Title: Harper, William A.
Source text: The Medical and Surgical History of the War of the Rebellion. (1861-65.), Part 2, Volume 1 (Washington, DC: Government Printing Office, 1879), 156.
Civil War Washington ID: med.d1e40958
TEI/XML: med.d1e40958.xml
Case from the case-book and medical descriptive lists of the DOUGLAS HOSPITAL, Washington, D. C., Assistant Surgeon William Thomson, U. S. A., in charge from February, 1863, to September, 1864, and after September, 1865:
CASE 329.—Corporal William A. Harper, company K, 2d New York heavy artillery; age 31; admitted October 4, 1865. Chronic diarrhœa, from which he had been suffering two months and a half. The patient was very weak and emaciated, and suffered from almost constant nausea. He had ten or twelve liquid discharges daily. Stimulants, subcarbonate of bismuth, nitrate of silver, creasote, lime-water and milk, &c., were tried without success. The patient was unable to retain food or medicine, whether administered by the mouth or rectum. October 13th: He complained of pain in the left side of the chest, which was found to be dull on percussion; on auscultation large crepitation was heard. Carbonate of ammonia was prescribed, but was rejected. Flannel cloths saturated with turpentine and alcohol were applied to the chest, but with little effect. Died, October 21st. Autopsy fourteen hours after death: Rigor mortis well marked; body much emaciated. The brain was not examined. The left pleural sac contained about six ounces of fluid in which a few shreds of lymph floated; there were both old and new pleuritic adhesions on this side. The posterior two-thirds of the inferior lobe of the left lung was pneumonic; the superior lobe almost entirely healthy, as was the whole right lung. The liver was apparently healthy. The spleen small and hard. The kidneys were normal. The small intestine was inflamed and congested, with small patches of ulceration scattered over its mucous surface; the solitary glands seemed to be the seat of most of the ulcers; Peyer's patches were slightly engorged. The large intestine was inflamed but not ulcerated. The mucous membrane of the stomach near the pylorus was ulcerated, the ulcers resembling those of the small intestine.—Acting Assistant Surgeon George P. Hanawalt.

Dataset lines:
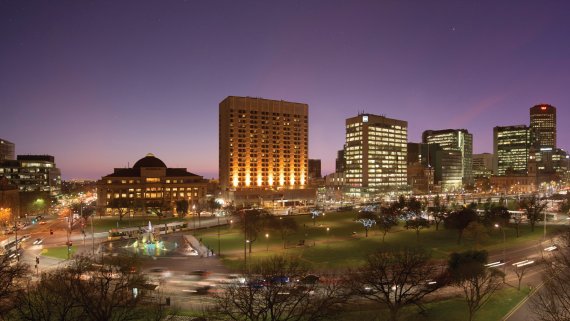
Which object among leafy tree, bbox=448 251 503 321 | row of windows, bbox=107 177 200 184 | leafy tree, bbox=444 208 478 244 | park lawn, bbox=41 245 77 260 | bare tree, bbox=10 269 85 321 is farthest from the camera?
row of windows, bbox=107 177 200 184

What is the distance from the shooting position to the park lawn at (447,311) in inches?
1203

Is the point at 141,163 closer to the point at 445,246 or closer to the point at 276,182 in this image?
the point at 276,182

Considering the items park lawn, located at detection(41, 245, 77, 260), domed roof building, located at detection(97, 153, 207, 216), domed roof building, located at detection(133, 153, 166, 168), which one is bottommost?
park lawn, located at detection(41, 245, 77, 260)

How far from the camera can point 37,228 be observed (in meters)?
89.9

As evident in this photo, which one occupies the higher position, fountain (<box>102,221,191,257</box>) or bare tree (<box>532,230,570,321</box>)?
bare tree (<box>532,230,570,321</box>)

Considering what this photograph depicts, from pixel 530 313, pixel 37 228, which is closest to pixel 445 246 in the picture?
pixel 530 313

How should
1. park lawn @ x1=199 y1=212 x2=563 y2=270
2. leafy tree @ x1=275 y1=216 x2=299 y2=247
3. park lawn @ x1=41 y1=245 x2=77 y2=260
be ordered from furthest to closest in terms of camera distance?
leafy tree @ x1=275 y1=216 x2=299 y2=247 < park lawn @ x1=41 y1=245 x2=77 y2=260 < park lawn @ x1=199 y1=212 x2=563 y2=270

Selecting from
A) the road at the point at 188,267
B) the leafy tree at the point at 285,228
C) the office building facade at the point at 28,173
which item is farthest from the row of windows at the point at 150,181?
the leafy tree at the point at 285,228

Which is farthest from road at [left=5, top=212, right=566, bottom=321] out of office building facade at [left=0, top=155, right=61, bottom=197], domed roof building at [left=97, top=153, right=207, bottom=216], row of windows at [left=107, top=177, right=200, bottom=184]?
office building facade at [left=0, top=155, right=61, bottom=197]

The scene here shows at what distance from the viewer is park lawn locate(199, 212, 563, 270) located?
51750 mm

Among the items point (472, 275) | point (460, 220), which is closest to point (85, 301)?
point (472, 275)

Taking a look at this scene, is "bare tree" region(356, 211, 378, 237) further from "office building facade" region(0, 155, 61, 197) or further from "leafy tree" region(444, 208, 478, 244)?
"office building facade" region(0, 155, 61, 197)

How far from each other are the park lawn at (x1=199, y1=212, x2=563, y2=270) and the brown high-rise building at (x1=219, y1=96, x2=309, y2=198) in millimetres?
70818

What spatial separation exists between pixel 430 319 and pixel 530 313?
877 centimetres
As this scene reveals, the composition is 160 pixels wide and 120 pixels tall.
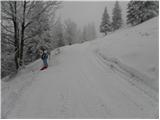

TASK REQUIREMENTS:
1. Output the passage of the case report from "Title: Harper, William" up to and including "Office, 1879), 156.".
2. According to the case report, how long after death was the autopsy performed?
You can set the dataset lines aside, since nothing here depends on them.

RESPONSES IN ORDER:
1.
Title: Harper, William A.
Source text: The Medical and Surgical History of the War of the Rebellion. (1861-65.), Part 2, Volume 1 (Washington, DC: Government Printing Office, 1879), 156.

2. Fourteen hours after death.